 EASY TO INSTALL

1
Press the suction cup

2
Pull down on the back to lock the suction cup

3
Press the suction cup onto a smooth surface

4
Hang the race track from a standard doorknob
---
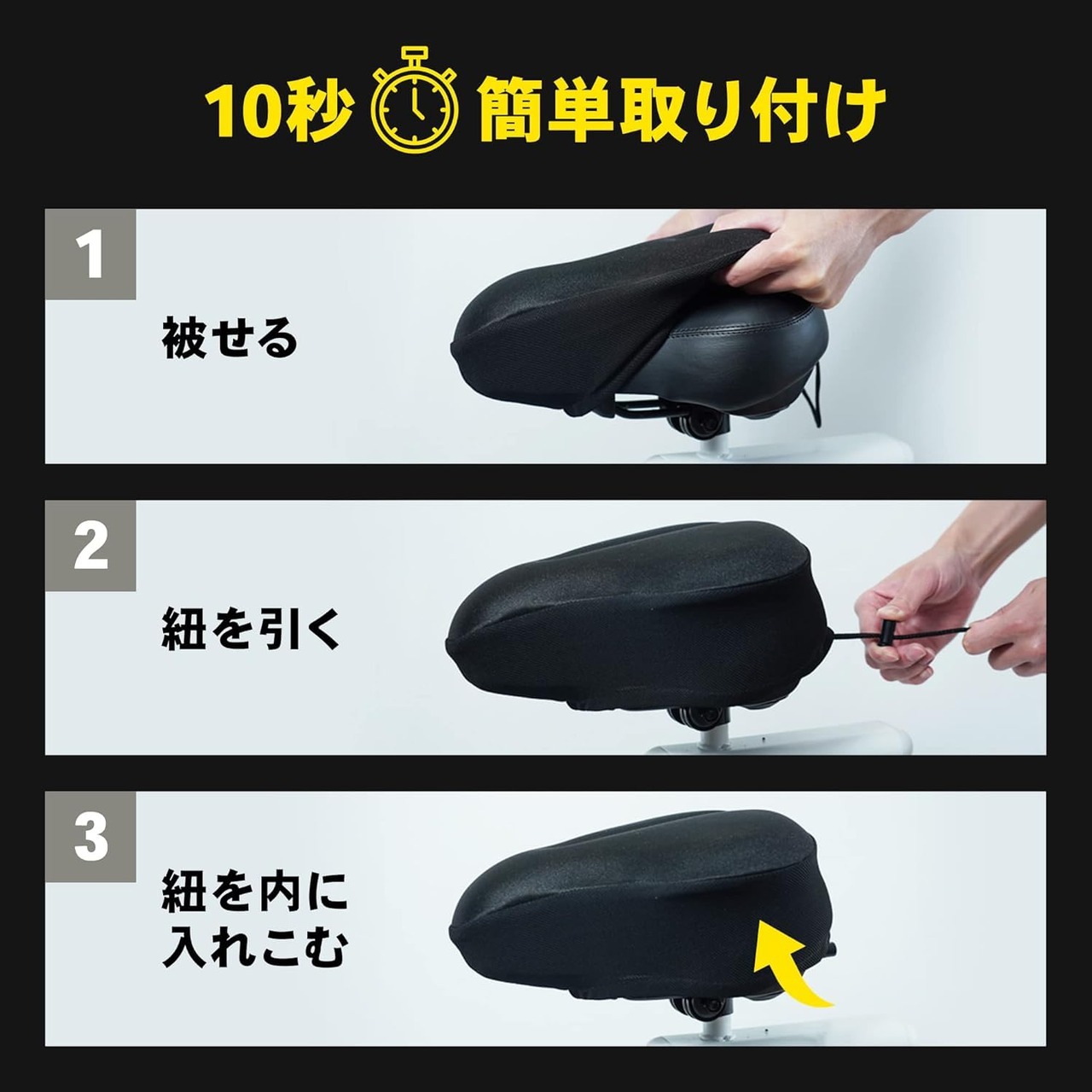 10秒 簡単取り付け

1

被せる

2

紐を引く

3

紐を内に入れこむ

* [EXERCISE GOAL]: Among the entries above, locate the lines containing "EASY TO INSTALL" and "Hang the race track from a standard doorknob", and transcribe exactly those two lines and all lines between.

* [ANSWER AREA]:
 EASY TO INSTALL

1
Press the suction cup

2
Pull down on the back to lock the suction cup

3
Press the suction cup onto a smooth surface

4
Hang the race track from a standard doorknob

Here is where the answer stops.